[DOCUMENT PASSAGE]

** Start **

I just received an invitation to join an e-mail list with my old sorority sisters. The last time I saw any of them was at a reunion in 1986. Now it's 40 years since I lived in the sorority house on the campus of Eastern Illinois University in Charleston. I was reminded that 22 girls shared a house with one bathroom. I remember the time the pledges stole the bathtub plug (there was no shower) and the actives made them sit in the tub with their clothes on to plug the drain as we each took our bath. As pledges, we had to wear white sailor hats decorated with purple Sigmas on which we had to collect the signatures of as many fraternity boys as we could. It was a fairly easy, and fun, task.
One of my fondest memories was the Easter break that six of us drove to Daytona Beach and then flew to Nassau for a few days. We called out the window of our hotel when we arrived to three guys who were on the street waiting for a taxi to take them to the airport. They were boyhood friends who had taken a trip together before going into the Army during the Viet Nam War. When we told them to come see us, they ditched the taxi and ended up staying with us for our visit. They even followed us back to Daytona Beach but these boys didn't fit in with our college friends who had come to Florida for spring break. I often wonder what happened to them.

** End **

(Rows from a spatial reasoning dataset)
** Start **

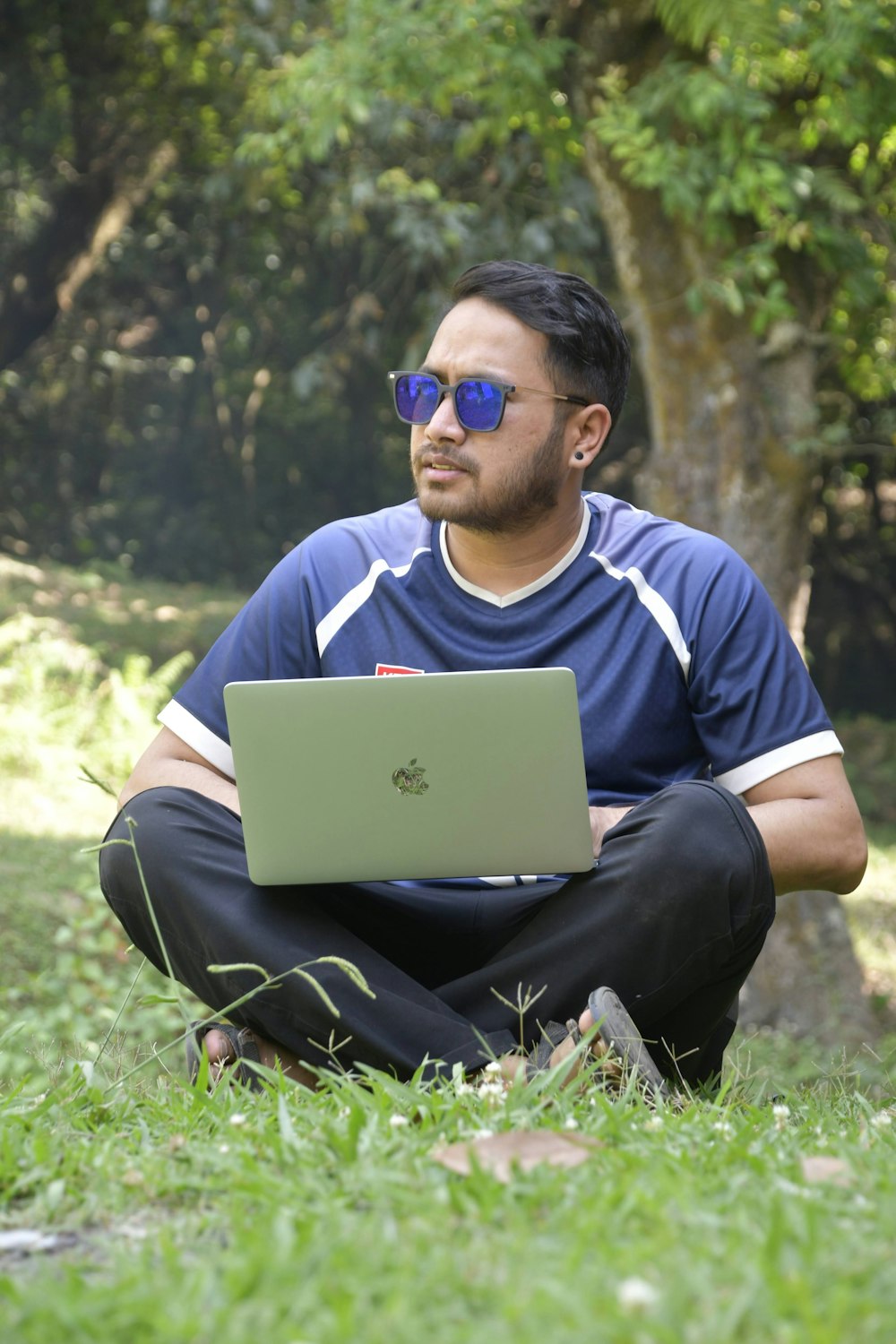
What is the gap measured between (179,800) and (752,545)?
3.62 meters

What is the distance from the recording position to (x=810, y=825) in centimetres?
253

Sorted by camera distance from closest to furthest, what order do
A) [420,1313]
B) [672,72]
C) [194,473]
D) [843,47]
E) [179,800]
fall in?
[420,1313] < [179,800] < [843,47] < [672,72] < [194,473]

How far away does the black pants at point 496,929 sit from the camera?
2.27 meters

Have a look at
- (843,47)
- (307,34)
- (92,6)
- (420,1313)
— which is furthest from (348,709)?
(92,6)

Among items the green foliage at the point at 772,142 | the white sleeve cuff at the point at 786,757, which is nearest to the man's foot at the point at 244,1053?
the white sleeve cuff at the point at 786,757

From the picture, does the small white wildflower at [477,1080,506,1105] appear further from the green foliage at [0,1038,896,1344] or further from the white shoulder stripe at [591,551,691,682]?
the white shoulder stripe at [591,551,691,682]

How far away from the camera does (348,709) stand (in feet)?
7.12

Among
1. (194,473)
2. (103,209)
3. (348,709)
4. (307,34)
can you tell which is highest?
(307,34)

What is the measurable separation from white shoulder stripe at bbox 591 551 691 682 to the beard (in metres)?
0.20

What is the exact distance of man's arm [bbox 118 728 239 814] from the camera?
269cm

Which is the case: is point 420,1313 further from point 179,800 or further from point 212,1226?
point 179,800

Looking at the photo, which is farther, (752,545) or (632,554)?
(752,545)

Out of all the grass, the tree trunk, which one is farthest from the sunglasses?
the tree trunk

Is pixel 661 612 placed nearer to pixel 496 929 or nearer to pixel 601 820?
pixel 601 820
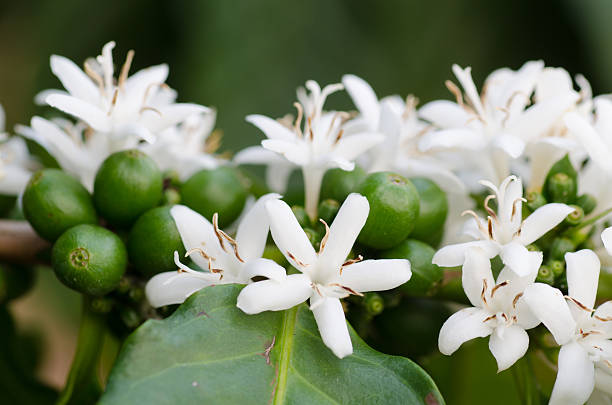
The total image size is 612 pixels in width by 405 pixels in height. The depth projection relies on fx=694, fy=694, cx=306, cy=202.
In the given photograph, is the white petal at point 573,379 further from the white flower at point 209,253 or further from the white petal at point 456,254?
the white flower at point 209,253

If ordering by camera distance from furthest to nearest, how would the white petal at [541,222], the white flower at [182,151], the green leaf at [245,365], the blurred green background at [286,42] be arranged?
the blurred green background at [286,42]
the white flower at [182,151]
the white petal at [541,222]
the green leaf at [245,365]

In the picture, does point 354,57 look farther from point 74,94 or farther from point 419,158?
point 74,94

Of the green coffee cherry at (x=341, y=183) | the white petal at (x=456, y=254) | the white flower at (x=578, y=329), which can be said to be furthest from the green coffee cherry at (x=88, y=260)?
the white flower at (x=578, y=329)

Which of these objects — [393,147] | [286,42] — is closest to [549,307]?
[393,147]

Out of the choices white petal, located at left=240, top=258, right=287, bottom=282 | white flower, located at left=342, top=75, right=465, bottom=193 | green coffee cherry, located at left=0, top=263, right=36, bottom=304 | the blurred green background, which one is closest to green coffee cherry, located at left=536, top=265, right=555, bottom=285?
white flower, located at left=342, top=75, right=465, bottom=193

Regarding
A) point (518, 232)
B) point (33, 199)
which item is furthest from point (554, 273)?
point (33, 199)

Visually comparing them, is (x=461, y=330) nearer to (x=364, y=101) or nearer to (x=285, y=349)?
(x=285, y=349)
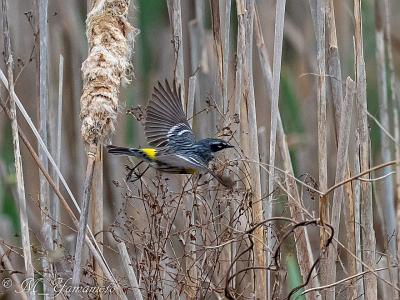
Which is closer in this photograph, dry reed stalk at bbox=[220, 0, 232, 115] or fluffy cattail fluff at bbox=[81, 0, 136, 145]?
fluffy cattail fluff at bbox=[81, 0, 136, 145]

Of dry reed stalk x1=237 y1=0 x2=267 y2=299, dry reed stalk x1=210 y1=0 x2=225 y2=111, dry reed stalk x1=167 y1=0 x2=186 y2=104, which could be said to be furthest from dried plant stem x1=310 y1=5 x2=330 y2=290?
dry reed stalk x1=167 y1=0 x2=186 y2=104

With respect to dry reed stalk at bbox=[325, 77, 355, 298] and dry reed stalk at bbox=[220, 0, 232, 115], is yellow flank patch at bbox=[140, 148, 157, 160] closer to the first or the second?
dry reed stalk at bbox=[220, 0, 232, 115]

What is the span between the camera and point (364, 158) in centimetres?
238

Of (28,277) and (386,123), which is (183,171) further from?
(386,123)

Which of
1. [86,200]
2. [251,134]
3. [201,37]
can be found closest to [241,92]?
[251,134]

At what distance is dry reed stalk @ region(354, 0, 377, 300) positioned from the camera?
234cm

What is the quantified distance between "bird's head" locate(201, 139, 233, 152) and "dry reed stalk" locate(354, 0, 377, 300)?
386 mm

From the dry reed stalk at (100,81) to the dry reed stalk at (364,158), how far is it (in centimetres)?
69

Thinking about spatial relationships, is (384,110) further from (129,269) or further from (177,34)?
(129,269)

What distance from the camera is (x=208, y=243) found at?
2240 millimetres

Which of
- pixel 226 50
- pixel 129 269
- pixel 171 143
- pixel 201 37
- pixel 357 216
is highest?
pixel 201 37

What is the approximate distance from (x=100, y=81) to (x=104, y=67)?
0.13 ft

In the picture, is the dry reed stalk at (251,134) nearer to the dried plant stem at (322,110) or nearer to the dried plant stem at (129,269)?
the dried plant stem at (322,110)

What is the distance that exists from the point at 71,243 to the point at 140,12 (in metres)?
0.92
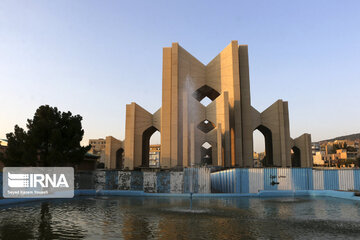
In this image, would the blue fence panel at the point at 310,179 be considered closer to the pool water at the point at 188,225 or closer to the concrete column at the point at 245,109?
the pool water at the point at 188,225

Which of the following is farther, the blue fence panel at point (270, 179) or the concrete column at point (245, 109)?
the concrete column at point (245, 109)

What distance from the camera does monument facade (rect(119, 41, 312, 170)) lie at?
42.5m

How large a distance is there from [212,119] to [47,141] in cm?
2464

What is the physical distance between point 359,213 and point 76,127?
20.4 meters

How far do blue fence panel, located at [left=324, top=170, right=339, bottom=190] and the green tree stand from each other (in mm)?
18160

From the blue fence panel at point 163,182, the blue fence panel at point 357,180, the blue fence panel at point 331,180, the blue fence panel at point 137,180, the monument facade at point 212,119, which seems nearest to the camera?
the blue fence panel at point 357,180

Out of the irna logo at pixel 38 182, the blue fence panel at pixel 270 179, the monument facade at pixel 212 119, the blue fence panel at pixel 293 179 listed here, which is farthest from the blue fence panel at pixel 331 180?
the monument facade at pixel 212 119

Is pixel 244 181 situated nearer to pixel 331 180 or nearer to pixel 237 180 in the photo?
pixel 237 180

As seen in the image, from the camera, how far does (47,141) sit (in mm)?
24562

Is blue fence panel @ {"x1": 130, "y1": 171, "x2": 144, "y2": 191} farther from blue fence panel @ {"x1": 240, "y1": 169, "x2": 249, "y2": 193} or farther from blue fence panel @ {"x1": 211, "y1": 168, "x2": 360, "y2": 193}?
blue fence panel @ {"x1": 240, "y1": 169, "x2": 249, "y2": 193}

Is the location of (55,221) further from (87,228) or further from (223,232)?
(223,232)

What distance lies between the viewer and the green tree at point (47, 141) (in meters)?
23.8

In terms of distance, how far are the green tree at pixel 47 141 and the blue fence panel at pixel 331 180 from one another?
18160 millimetres

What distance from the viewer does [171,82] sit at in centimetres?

** End **

[SET OF TASKS]
A – Answer from the sorority memoir:
(i) How many girls shared the sorority house with one bathroom?
(ii) What did pledges wear that was decorated with purple Sigmas?
(iii) Where did the six friends fly to after driving to Daytona Beach?
B – Reproduce the part of the sorority memoir that starts at the words "I just received" and stops after "and fun, task.".
This listing comes from a separate source.

[FULL SOLUTIONS]
A –
(i) 22
(ii) White sailor hats
(iii) Nassau

B –
I just received an invitation to join an e-mail list with my old sorority sisters. The last time I saw any of them was at a reunion in 1986. Now it's 40 years since I lived in the sorority house on the campus of Eastern Illinois University in Charleston. I was reminded that 22 girls shared a house with one bathroom. I remember the time the pledges stole the bathtub plug (there was no shower) and the actives made them sit in the tub with their clothes on to plug the drain as we each took our bath. As pledges, we had to wear white sailor hats decorated with purple Sigmas on which we had to collect the signatures of as many fraternity boys as we could. It was a fairly easy, and fun, task.